Latest Discus Music release is Das Rad’s self-titled album (DISCUS 75CD) …this trio of players is Martin Archer plus guitarist Nick Robinson and drummer Steve Dinsdale, and they started it a couple of years ago just as a way they could have fun playing what they call “motorik music”. Drummer Dinsale has appeared on previous Archer projects, but guitarist Robinson is new to me. The plan is to sometimes work with arrangements and give themselves the discipline of a framework, while still hewing true to that spirit of free playing and improvising they love so well. Archer contributes woodwinds, but also keyboards and electronics, and though the nucleus of the band could be called a sax-guitar-drums thing, there’s evidently plenty of scope to lushen up the arrangements into something pretty fruity.

 

This is one of the more enjoyable Discus items we’ve heard for a while – pretty much in the mode of open-ended electronic rock music not far apart from some of your favourite krautrock and prog records – and sometimes edging into the same sort of fusion-ish territory as Gary Boyle, Association P.C., or Arte e Mestieri. Even the disk artwork is designed to resemble the famed Harvest label of the 1970s, home to everyone from Kevin Ayers to Quatermass. While sometimes this very melodic and accessible music may start to feel a little cloying and sweet if heard for long periods, the musicianship is exceptional, and it’s clear that all players are not just enjoying themselves but fulfilling a deep-seated need to make this kind of music.
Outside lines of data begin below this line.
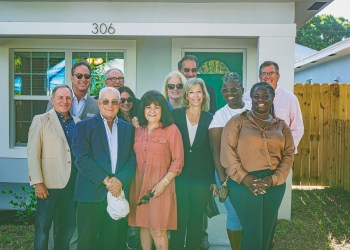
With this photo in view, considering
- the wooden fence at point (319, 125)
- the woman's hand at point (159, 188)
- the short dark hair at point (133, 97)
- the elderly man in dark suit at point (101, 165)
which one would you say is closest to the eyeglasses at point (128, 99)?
the short dark hair at point (133, 97)

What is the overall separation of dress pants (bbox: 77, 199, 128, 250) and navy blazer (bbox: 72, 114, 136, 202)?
91mm

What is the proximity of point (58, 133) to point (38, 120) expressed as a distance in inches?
8.9

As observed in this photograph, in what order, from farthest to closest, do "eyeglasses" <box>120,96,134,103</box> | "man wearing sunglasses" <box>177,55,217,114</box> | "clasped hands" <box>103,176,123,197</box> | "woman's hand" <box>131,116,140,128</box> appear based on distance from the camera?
"man wearing sunglasses" <box>177,55,217,114</box> < "eyeglasses" <box>120,96,134,103</box> < "woman's hand" <box>131,116,140,128</box> < "clasped hands" <box>103,176,123,197</box>

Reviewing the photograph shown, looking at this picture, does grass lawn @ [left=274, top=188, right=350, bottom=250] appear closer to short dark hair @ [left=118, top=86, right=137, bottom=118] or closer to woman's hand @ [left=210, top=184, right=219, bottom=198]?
woman's hand @ [left=210, top=184, right=219, bottom=198]

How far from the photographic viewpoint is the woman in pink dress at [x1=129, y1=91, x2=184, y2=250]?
14.2ft

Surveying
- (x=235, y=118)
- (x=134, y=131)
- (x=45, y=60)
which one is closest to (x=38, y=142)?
(x=134, y=131)

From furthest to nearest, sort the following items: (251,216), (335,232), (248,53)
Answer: (248,53)
(335,232)
(251,216)

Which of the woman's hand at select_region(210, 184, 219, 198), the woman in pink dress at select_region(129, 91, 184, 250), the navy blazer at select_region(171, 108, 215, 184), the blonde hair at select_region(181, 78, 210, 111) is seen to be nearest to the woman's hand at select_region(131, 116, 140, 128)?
the woman in pink dress at select_region(129, 91, 184, 250)

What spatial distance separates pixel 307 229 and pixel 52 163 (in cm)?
396

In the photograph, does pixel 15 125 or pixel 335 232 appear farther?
pixel 15 125

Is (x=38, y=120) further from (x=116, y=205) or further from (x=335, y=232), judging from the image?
(x=335, y=232)

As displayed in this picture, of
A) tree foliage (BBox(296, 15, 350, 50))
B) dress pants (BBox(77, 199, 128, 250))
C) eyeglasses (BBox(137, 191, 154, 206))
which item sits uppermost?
tree foliage (BBox(296, 15, 350, 50))

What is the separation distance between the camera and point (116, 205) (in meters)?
4.29

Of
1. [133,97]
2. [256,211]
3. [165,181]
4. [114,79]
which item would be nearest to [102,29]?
[114,79]
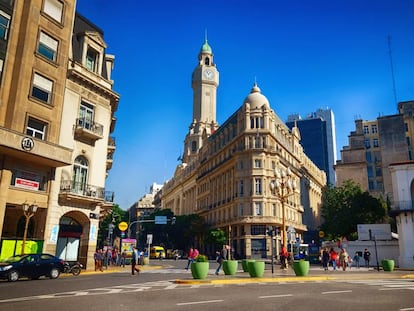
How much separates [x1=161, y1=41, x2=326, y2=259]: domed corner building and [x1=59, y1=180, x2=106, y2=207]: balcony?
20.1 m

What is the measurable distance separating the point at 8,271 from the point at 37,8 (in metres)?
18.0

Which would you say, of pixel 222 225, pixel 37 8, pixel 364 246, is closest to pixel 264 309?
pixel 37 8

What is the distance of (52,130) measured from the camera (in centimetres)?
2545

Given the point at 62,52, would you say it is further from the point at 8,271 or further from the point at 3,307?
the point at 3,307

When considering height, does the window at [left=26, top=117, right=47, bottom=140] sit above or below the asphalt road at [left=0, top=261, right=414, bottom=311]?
above

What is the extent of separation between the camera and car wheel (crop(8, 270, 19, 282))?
1762 cm

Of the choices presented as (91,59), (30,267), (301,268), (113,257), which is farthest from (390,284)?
(113,257)

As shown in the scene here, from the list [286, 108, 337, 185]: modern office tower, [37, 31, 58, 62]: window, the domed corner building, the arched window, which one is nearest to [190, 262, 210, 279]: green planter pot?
the arched window

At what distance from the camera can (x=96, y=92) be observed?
1201 inches

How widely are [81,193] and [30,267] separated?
9465mm

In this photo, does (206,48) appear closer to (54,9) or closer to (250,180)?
(250,180)

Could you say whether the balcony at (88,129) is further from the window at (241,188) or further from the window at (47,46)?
the window at (241,188)

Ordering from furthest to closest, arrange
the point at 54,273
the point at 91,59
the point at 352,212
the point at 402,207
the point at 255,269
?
the point at 352,212, the point at 402,207, the point at 91,59, the point at 54,273, the point at 255,269

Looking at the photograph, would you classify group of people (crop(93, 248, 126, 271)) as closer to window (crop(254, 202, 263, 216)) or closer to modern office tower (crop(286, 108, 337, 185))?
window (crop(254, 202, 263, 216))
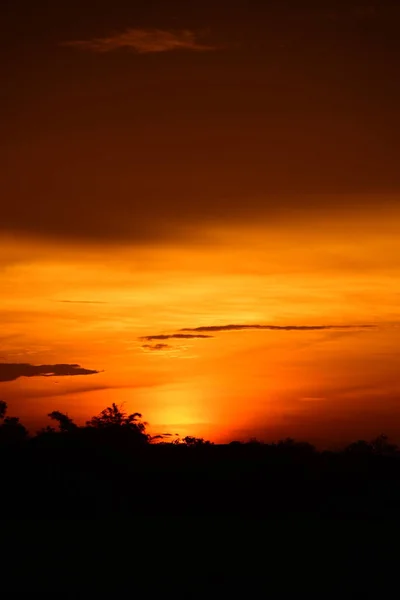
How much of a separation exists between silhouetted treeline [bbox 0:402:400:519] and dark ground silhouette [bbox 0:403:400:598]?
5 centimetres

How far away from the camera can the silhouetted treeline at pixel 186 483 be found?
1167 inches

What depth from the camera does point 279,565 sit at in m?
21.2

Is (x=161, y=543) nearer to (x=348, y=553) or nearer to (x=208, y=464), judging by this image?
(x=348, y=553)

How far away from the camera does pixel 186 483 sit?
3209 cm

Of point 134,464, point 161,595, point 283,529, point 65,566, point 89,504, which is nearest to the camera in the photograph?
point 161,595

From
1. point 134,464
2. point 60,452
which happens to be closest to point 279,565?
point 134,464

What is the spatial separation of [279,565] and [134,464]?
43.4ft

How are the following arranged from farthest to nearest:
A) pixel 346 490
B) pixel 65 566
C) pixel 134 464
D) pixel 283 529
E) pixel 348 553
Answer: pixel 134 464 → pixel 346 490 → pixel 283 529 → pixel 348 553 → pixel 65 566

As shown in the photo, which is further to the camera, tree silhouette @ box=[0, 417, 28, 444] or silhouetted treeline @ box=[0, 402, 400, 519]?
tree silhouette @ box=[0, 417, 28, 444]

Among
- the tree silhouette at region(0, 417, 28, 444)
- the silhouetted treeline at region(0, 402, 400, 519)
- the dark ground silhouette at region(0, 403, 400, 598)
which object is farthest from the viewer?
the tree silhouette at region(0, 417, 28, 444)

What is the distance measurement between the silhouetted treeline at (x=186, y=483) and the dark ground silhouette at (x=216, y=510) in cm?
5

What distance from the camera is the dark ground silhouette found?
20422 mm

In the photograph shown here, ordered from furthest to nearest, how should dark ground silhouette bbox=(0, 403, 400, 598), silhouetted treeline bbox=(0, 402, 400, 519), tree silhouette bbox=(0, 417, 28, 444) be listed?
1. tree silhouette bbox=(0, 417, 28, 444)
2. silhouetted treeline bbox=(0, 402, 400, 519)
3. dark ground silhouette bbox=(0, 403, 400, 598)

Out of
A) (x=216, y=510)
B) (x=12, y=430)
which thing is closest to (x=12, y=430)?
(x=12, y=430)
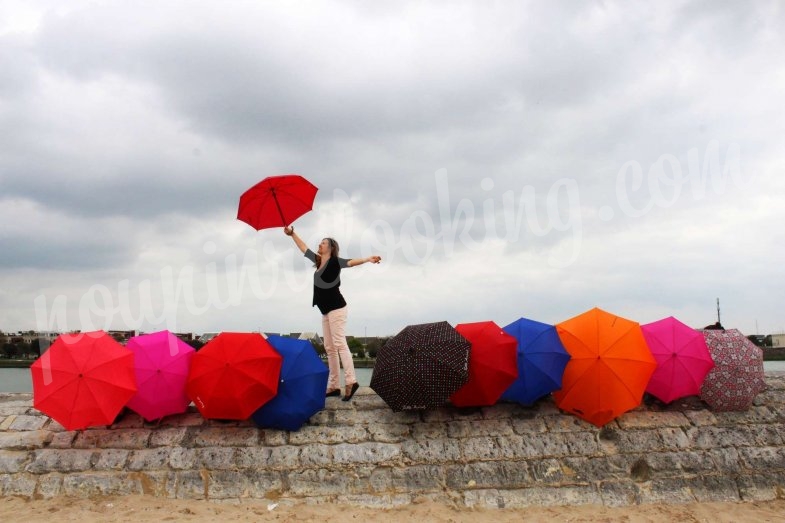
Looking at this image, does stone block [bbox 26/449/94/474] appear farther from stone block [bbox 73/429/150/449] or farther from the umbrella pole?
the umbrella pole

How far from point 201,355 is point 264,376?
0.90m

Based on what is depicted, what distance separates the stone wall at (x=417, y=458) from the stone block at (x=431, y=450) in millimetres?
A: 15

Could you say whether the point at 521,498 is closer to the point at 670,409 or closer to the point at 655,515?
the point at 655,515

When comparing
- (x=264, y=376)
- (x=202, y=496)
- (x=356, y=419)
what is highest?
(x=264, y=376)

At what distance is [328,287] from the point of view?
24.6ft

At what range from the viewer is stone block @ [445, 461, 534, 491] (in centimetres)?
660

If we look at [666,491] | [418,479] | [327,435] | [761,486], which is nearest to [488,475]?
[418,479]

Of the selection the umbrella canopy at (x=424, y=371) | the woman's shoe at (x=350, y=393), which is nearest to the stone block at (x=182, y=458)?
the woman's shoe at (x=350, y=393)

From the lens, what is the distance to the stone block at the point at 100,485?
258 inches

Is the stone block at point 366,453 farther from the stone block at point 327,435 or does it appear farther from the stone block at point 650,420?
the stone block at point 650,420

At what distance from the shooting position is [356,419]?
737cm

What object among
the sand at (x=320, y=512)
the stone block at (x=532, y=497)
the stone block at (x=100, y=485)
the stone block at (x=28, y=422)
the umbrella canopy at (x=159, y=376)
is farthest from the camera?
the stone block at (x=28, y=422)

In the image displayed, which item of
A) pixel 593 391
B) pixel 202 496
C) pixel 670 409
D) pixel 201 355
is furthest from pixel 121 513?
pixel 670 409

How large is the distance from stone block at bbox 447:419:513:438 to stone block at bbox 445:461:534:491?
421 mm
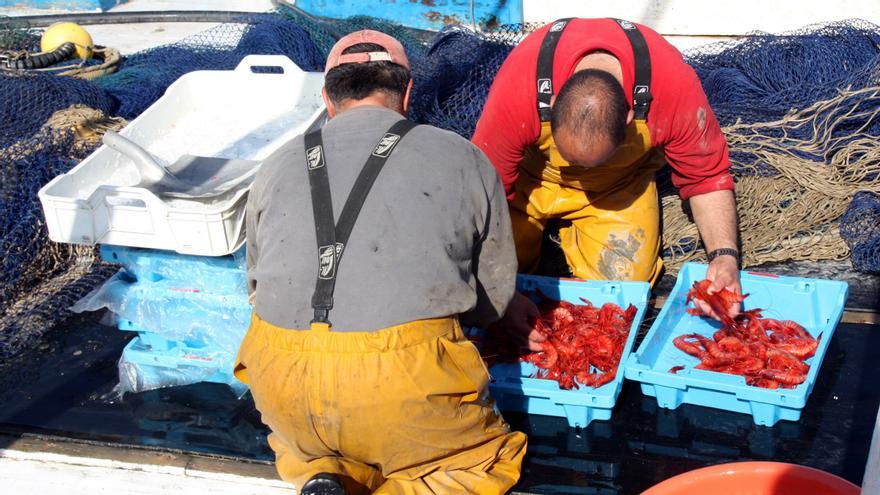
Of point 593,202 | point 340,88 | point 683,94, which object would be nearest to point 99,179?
point 340,88

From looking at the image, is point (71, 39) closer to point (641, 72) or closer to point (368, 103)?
point (368, 103)

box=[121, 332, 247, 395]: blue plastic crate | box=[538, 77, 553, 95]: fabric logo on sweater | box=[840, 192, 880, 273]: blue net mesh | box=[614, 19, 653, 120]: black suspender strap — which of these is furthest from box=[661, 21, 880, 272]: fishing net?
box=[121, 332, 247, 395]: blue plastic crate

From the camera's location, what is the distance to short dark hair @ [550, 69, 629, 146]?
139 inches

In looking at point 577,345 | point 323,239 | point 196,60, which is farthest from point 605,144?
point 196,60

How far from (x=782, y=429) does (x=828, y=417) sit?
0.78ft

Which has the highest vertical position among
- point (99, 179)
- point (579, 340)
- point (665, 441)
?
point (99, 179)

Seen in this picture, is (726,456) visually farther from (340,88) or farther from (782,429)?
(340,88)

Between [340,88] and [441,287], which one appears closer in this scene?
[441,287]

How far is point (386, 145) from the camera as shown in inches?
119

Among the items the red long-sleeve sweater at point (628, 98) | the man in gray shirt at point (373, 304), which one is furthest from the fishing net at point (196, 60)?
the man in gray shirt at point (373, 304)

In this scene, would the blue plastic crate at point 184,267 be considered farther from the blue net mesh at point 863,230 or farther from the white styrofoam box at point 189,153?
the blue net mesh at point 863,230

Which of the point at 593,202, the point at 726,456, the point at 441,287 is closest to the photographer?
the point at 441,287

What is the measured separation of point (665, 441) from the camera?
3.78m

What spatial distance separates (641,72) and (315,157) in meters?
1.71
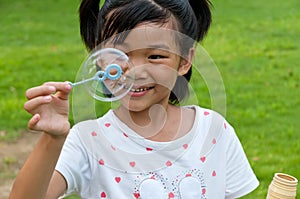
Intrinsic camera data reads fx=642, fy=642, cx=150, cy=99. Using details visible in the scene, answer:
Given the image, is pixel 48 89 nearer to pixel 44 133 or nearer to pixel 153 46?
pixel 44 133

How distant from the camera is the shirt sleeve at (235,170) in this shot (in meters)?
2.00

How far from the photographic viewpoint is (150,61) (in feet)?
5.52

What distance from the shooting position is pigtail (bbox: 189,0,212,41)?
6.61 feet

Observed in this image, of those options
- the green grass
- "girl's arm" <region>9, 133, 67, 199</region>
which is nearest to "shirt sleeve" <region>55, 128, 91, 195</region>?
"girl's arm" <region>9, 133, 67, 199</region>

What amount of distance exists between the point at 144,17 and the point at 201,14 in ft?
1.10

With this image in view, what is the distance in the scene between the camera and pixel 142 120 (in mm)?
1854

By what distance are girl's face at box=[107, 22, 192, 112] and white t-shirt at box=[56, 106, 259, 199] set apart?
0.39ft

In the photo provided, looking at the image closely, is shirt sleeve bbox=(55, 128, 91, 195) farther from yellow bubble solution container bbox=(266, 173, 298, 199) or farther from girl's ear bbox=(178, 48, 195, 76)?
yellow bubble solution container bbox=(266, 173, 298, 199)

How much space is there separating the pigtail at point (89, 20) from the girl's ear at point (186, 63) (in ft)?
0.89

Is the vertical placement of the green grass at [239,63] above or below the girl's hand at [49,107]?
below

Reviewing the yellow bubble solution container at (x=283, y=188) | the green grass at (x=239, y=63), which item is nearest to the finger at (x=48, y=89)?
the yellow bubble solution container at (x=283, y=188)

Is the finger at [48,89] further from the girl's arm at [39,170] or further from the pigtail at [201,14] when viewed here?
the pigtail at [201,14]

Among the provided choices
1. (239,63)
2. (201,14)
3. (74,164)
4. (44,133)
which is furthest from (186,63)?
(239,63)

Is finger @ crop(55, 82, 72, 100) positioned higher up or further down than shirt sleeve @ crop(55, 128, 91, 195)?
higher up
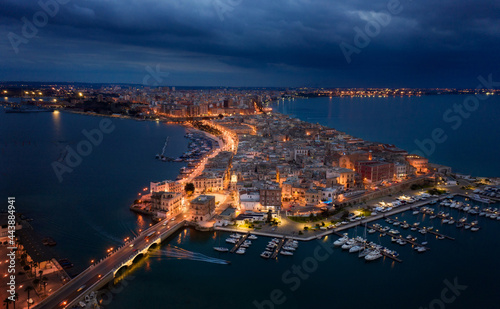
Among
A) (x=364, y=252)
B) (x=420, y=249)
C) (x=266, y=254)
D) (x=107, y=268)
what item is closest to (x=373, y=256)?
(x=364, y=252)

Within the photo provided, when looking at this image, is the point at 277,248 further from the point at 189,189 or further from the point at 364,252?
the point at 189,189

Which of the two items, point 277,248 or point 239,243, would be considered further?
point 239,243

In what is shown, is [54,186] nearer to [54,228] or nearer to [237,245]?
[54,228]

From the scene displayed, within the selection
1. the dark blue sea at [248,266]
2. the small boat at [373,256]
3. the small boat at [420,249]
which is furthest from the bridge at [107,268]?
the small boat at [420,249]

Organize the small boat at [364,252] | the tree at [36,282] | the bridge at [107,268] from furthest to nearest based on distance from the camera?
1. the small boat at [364,252]
2. the tree at [36,282]
3. the bridge at [107,268]

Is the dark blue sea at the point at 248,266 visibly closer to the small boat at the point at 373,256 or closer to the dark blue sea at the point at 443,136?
the small boat at the point at 373,256

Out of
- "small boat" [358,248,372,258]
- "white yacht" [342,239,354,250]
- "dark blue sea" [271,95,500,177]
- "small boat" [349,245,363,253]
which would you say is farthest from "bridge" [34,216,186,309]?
"dark blue sea" [271,95,500,177]

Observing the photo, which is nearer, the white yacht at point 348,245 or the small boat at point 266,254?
the small boat at point 266,254

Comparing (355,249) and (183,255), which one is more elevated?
(355,249)
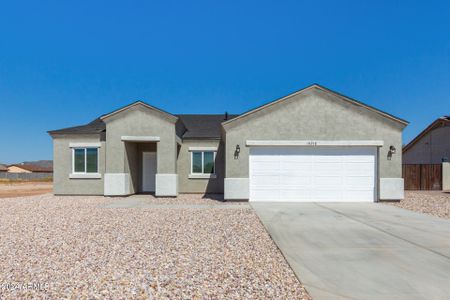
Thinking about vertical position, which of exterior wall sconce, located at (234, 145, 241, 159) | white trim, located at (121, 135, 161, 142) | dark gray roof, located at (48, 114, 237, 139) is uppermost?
dark gray roof, located at (48, 114, 237, 139)

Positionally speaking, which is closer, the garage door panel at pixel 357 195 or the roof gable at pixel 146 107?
the garage door panel at pixel 357 195

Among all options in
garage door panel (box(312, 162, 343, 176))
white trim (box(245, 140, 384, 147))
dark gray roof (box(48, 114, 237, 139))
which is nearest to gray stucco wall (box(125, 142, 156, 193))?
dark gray roof (box(48, 114, 237, 139))

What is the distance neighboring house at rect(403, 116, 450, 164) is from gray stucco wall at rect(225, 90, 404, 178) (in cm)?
1252

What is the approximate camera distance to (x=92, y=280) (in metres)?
4.24

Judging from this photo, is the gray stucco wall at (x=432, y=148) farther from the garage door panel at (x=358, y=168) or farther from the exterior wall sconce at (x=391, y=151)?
the garage door panel at (x=358, y=168)

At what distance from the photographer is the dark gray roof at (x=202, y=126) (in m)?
17.0

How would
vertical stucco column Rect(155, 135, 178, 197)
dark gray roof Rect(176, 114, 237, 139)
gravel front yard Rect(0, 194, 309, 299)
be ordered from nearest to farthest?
gravel front yard Rect(0, 194, 309, 299) < vertical stucco column Rect(155, 135, 178, 197) < dark gray roof Rect(176, 114, 237, 139)

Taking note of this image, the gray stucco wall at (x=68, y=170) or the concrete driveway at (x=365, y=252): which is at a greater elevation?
the gray stucco wall at (x=68, y=170)

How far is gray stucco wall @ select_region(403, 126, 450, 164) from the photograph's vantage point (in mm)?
22167

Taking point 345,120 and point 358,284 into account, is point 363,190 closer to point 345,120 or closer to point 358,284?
point 345,120

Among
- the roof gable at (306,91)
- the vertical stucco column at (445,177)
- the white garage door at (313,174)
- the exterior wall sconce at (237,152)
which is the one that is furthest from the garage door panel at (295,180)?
the vertical stucco column at (445,177)

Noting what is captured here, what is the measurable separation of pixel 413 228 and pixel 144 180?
46.5 ft

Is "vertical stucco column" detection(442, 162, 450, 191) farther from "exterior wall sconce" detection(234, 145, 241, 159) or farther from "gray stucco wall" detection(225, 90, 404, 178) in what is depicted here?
"exterior wall sconce" detection(234, 145, 241, 159)

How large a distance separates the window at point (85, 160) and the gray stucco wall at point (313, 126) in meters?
8.19
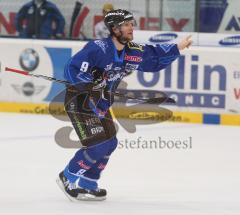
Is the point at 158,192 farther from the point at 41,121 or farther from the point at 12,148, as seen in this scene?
the point at 41,121

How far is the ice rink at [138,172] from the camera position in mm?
5398

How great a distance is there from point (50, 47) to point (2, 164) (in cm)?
303

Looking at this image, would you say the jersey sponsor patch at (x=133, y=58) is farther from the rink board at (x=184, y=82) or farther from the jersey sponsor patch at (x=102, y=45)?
the rink board at (x=184, y=82)

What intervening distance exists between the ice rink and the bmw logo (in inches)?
27.5

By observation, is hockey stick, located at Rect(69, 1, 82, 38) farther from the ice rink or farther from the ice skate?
the ice skate

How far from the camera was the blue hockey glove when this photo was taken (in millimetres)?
5453

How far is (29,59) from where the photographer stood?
9.67 metres

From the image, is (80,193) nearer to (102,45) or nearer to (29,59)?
(102,45)

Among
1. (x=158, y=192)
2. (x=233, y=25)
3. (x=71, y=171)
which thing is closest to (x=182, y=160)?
(x=158, y=192)

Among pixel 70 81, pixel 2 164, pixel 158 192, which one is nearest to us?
pixel 70 81

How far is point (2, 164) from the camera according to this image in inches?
270

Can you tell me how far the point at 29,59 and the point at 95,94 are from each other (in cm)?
437

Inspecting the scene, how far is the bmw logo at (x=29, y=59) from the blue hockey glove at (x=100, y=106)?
421 centimetres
As ever with Archer records lately though, I find there’s just so much of it; the material could have been edited down to LP length to produce a much punchier result. But Archer’s generosity of spirit cannot be contained, and we all benefit from this largesse.

 

The track titles all have European references and themes, and this is intended as a protest against the “political and social insanity” that is Brexit. “We think of this as a European record by European musicians,” states Archer firmly. Music like this is the perfect riposte to narrow-mindedness and to those who would deprive us of freedom of thought; it’s a melodic advert for freedom.